Le concept de cinéma d’auteur a émergé en Chine vers le milieu des années 2010 pour remplacer celui de cinéma indépendant né au début des années 1990. Ce cinéma indépendant était défini en opposition au cinéma officiel, celui des grands studios d’Etat, et il a prospéré pendant un certain temps dans une zone floue, tolérée par le pouvoir, avec pour vitrine, en Chine, quelques festivals qui ont peu à peu été interdits.

 

Mais ce cinéma se fondait sur une image d’opposition, redéfinie en termes d’indépendance du pouvoir et de ses normes. Il n’impliquait pas forcément une image de qualité, plutôt celle de regard critique, c’est-à-dire la primauté du fond sur la forme.

 

Le cinéma d’auteur chinois se démarque donc de cette définition en mettant l’accent sur la qualité intrinsèque de l’œuvre, en reprenant différents aspects du concept tel qu’il s’est développé en Occident, sans se limiter à la forme : cinéma d’auteur dans la lignée de Truffaut et de la caméra-stylo en termes de recherche stylistique, mais aussi cinéma d’auteur avec regard critique sur la société, comme dans le Free Cinema anglais, et cinéma d’auteur, enfin, en réaction contre le cinéma commercial hollywoodien.

 

C’est donc une notion plus vaste et plus ouverte que ce que l’on entend généralement en Europe par cinéma d’auteur au sens strict.
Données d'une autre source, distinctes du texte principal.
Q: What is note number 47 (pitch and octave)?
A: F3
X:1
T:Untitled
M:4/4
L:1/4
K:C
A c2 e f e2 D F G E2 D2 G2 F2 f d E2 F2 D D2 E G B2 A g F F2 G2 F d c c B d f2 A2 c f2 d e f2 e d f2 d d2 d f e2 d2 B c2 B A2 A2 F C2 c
On peut y inclure aussi bien des films comme « Angels Wear White » de Vivian Qu qui se démarquent par leur regard critique sur la société, dans une optique de cinéaste engagé, mais en restant dans une forme narrative assez traditionnelle, et des films comme ceux de Li Hongqi, Geng Jun ou Yang Zhengfan qui ont aussi un regard critique, mais dont la recherche stylistique est l’élément déterminant de la création.

 

Il est significatif qu’un nouveau festival de cinéma chinois à Paris, lancé en janvier 2017, ait adopté ce label - festival de cinéma d’auteur chinois - et qu’il débute au studio des Ursulines, créé en 1925 pour la projection de films d’avant-garde, faisant ainsi figure de précurseur des salles d’art et d’essai [5].

 

Brigitte Duzan

18 janvier 2018

 


 


[1] Dont Heaven Pictures, Blackfin et Nezha Bros

[2] C’est dans un article paru dans l’Ecran français en date du 30 mars 1948 que le jeune critique Alexandre Astruc définit son idée de "caméra-stylo" en assimilant le cinéma à une écriture et en faisant donc des réalisateurs des auteurs à part entière.

[3] Voir le numéro en ligne (n° 44), et l’article de Truffaut p. 45 :
http://ddata.over-blog.com/0/06/64/85/CAHIERS-DU-CINEMA-01/44.pdf

[4] Comme il le soulignera encore à propos du film de Becker « Touchez pas au Grisbi » : « Je ne dis pas que le Grisbi soit meilleur que Casque d'or, mais encore plus difficile. Il est bien de faire en 1954 des films impensables en 1950. »

[5] Salles indépendantes dont les programmes répondent à des critères spécifiques définis en droit français, et permettant l’obtention d’une subvention d’Etat.